O Fluxograma 1 é indicado para as situações previstas no Manual como Serviços de saúde sem infraestrutura laboratorial ou localizados em regiões de difícil acesso; Instituições da Atenção Primaria a Saúde (ex: UBS), Centro de Testagem e Aconselhamento (CTA), Unidade de Testagem Móvel, Centro de Atenção Psicossocial, serviços de atendimento de emergência, pronto-socorro, hospitais e maternidades; segmentos populacionais flutuantes; comunicantes; acidentes biológicos ocupacionais; pessoas em situação de violência sexual. Permite iniciar a investigação da infecção pelo HBV em unidades de saúde que usem TR. Após a detecção do HBsAg por meio de TR, a complementação do diagnóstico deve ser feita utilizando testes laboratoriais conforme os Fluxogramas 2 e 3. Não há necessidade de repetir a pesquisa de HBsAg. Em caso de resultado não reagente, permanecendo a suspeita de infecção, deve-se
coletar uma nova amostra após 30 dias e repetir o fluxograma.

O Fluxograma 2 se inicia com um imunoensaio apto a detectar o HBsAg, como teste inicial, e um teste molecular como teste confirmatório, sequencialmente. O imunoensaio pode ser um TR ou um ensaio laboratorial convencional. Uma discordância entre o primeiro e o segundo testes pode se dar em virtude de um resultado falsoreagente no primeiro teste ou por se tratar de um indivíduo com carga viral abaixo do limite de detecção da metodologia.
Em caso de resultado não reagente no primeiro teste, ou discordância entre o primeiro e o segundo testes, permanecendo a suspeita de infecção, deve-se coletar uma nova amostra após 30 dias e para repetir o fluxograma.
O Fluxograma 2 é capaz de detectar a infecção pelo HBV, seja ela aguda ou crônica.

O Fluxograma 3 é capaz de diagnosticar a infecção pelo HBV em indivíduos na fase aguda ou crônica da doença, salvo nas situações definidas mais à frente. O Fluxograma 3 se inicia com um imunoensaio capaz de detectar o HBsAg, como teste inicial, e um imunoensaio para a detecção do anti-HBc total como teste
complementar, sequencialmente.
Por fazer uso de testes que detectam anticorpos totais, esse fluxograma não deve ser usado em indivíduos menores de 18 meses de idade, e os resultados devem ser avaliados com cuidado em
indivíduos imunossuprimidos/imunodeprimidos.

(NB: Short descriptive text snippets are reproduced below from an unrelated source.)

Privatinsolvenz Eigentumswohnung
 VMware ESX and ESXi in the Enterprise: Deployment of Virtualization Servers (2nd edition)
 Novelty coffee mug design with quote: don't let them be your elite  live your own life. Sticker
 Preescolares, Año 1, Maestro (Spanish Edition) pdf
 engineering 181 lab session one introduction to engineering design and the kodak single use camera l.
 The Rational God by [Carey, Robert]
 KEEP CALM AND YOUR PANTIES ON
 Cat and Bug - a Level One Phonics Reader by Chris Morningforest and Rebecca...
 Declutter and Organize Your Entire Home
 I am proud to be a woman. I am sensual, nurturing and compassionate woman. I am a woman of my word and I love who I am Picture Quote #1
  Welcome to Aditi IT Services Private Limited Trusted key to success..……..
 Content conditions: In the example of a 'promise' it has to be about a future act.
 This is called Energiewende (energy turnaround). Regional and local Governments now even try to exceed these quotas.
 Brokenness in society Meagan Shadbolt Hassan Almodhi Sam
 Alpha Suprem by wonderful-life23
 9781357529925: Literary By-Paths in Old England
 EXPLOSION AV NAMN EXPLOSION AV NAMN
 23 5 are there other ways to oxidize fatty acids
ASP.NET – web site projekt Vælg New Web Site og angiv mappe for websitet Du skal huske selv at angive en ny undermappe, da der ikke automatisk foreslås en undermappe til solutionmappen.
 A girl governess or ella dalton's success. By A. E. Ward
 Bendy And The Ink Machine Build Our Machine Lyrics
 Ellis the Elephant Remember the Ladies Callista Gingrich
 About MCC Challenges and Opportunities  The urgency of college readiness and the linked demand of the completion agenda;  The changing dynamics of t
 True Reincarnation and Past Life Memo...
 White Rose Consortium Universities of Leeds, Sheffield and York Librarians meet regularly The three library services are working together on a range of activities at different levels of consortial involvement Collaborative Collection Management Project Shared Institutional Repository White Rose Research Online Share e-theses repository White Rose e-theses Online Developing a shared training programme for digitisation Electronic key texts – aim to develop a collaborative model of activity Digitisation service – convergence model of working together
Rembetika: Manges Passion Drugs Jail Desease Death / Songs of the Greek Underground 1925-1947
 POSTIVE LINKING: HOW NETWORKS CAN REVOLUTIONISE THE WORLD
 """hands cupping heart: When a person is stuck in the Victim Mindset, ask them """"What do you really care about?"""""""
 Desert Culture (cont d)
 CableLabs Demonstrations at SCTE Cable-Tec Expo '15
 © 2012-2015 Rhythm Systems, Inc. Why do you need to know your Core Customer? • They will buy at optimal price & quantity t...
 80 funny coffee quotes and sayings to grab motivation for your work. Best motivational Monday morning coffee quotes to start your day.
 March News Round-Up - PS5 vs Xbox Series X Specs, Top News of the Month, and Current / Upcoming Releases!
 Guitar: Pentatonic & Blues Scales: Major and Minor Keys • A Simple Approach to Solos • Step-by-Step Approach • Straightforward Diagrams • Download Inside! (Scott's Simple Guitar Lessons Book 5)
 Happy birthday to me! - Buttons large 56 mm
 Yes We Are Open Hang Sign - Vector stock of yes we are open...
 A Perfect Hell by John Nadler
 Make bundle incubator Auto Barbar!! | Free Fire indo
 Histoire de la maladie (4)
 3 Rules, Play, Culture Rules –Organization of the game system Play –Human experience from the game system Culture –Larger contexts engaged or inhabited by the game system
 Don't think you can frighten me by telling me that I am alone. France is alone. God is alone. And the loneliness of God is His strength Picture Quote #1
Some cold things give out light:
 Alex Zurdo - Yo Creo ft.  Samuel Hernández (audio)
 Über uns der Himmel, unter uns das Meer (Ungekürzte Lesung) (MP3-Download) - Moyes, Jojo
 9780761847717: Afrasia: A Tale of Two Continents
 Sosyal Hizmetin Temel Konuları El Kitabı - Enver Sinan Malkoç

Em caso de resultado não reagente no primeiro
teste, ou discordância entre o primeiro e o segundo testes, permanecendo a suspeita de infecção, coletar uma nova amostra após 30 dias e repetir o fluxograma.

Referência:
Brasil. Ministério da Saúde. Secretaria de Vigilância em Saúde. Departamento de Vigilância, Prevenção e Controle das Infecções Sexualmente Transmissíveis, do HIV/Aids e das Hepatites Virais. Manual Técnico para o Diagnóstico das Hepatites Virais / Ministério da Saúde, Secretaria de Vigilância em Saúde, Departamento de Vigilância, Prevenção e Controle das Infecções Sexualmente Transmissíveis, do HIV/Aids e das Hepatites Virais. 2ª edição – 2018 – Brasília.